"Nothing here was thought out at all," says Paul Canales, sweeping his arm across the massive, airy space of Duende. It's hard to believe. Duende in the mid-afternoon is beautiful--washed in daylight, the walls a raucous mash of beautiful and hectic Basquiat-esque canvases by Raymond Saunders (a friend of Canales), racks of house-pressed olive oil, and the rest an eclectic mélange of exposed brick, reclaimed wood, and roughed up stucco--an accidental byproduct of demolition that Canales loved. And there's something special about Duende, it's available in the daytime in a way few restaurants are. Meet the bodega: Duende's wine bar/café/social space that always feels like you've arrived to a friend's party just a little bit early.

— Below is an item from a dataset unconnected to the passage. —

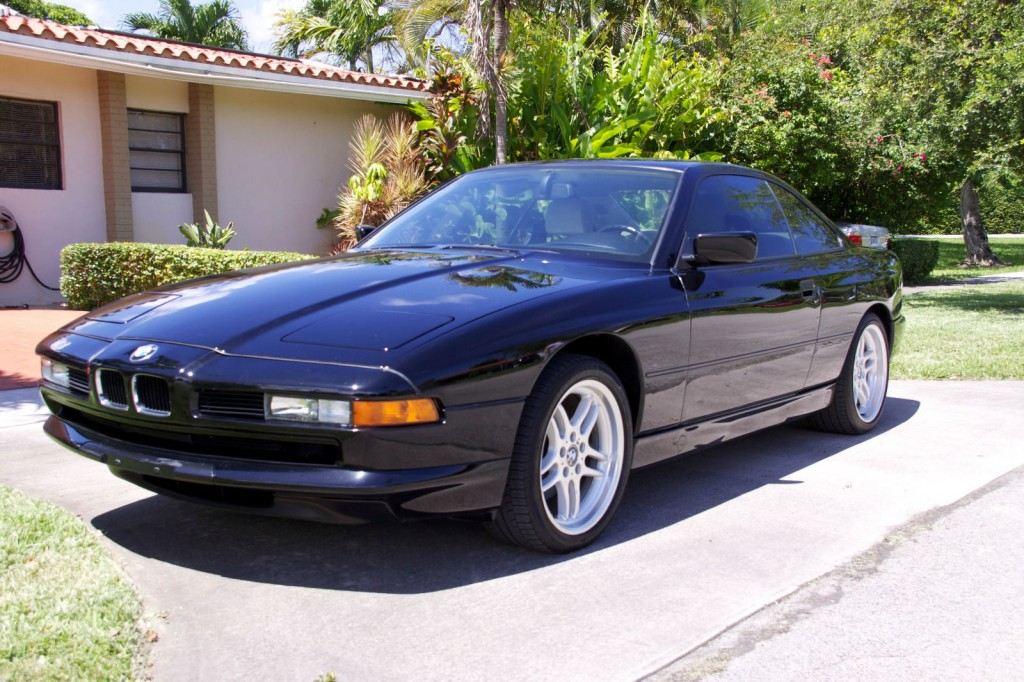 1991 bmw 8 series 850i coupe for sale. Black Bedroom Furniture Sets. Home Design Ideas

The bodega was a happy accident--what seems to be a theme around Duende--a solution to an extra bit of space sectioned off from the main dining area. The area doubles as a wine bar, featuring a wine and sherry selection arranged as an abstract map of Spain--each wine's placement on the wall corresponding to its origin within the country. The bodega serves coffee from Verve, the Santa Cruz-based superstar that's making sizable ripples in the coffee scene lately. Jeff "the Rambler" Garcia, Canales' coffee curator, lobbied for Verve from the outset, but it took a period of arduous and broad testing to reach that conclusion that he was indeed right.
And Duende does the coffee ever so well. Our cappuccino was finely textured, dense and silky, preserving the integrity of the espresso--offering us bright citrus and nuts of the crema upfront, rounded out by the sweetness of the milk. Excuse the details, but it's an exciting thing to find a spot that makes delicious coffee with such sweet and careful intention.
Oh, the snacks. What we started as a modest sampling turned into a hedonistic pastry bender a few hours later. The bodega offers a kind of paired down selection of the restaurant's flavors, offering both sweet and savory. There's been a good bit of fuss around the churros, and rightly so. They are incredibly soft and doughy on the inside, dressed in a delicate crust dusted with cinnamon. The dipping sauces (a choice between chocolate and caramel) are both rich and dynamic, but only for those with a pretty high threshold for sweetness. The granola is wrangled from a family recipe in the South Carolina, tuned up with about half the sugar. A certain cookie marries sweet and crumbling shortbread with the unsweetened, chocolate punch of cacao nibs. Another presents a delicate balance of Valhrona and TCHO chocolate enlivened with a bit of sea salt. You can also order a plate of toast with Spanish goat cheese, all warm and caramelized as brûlée.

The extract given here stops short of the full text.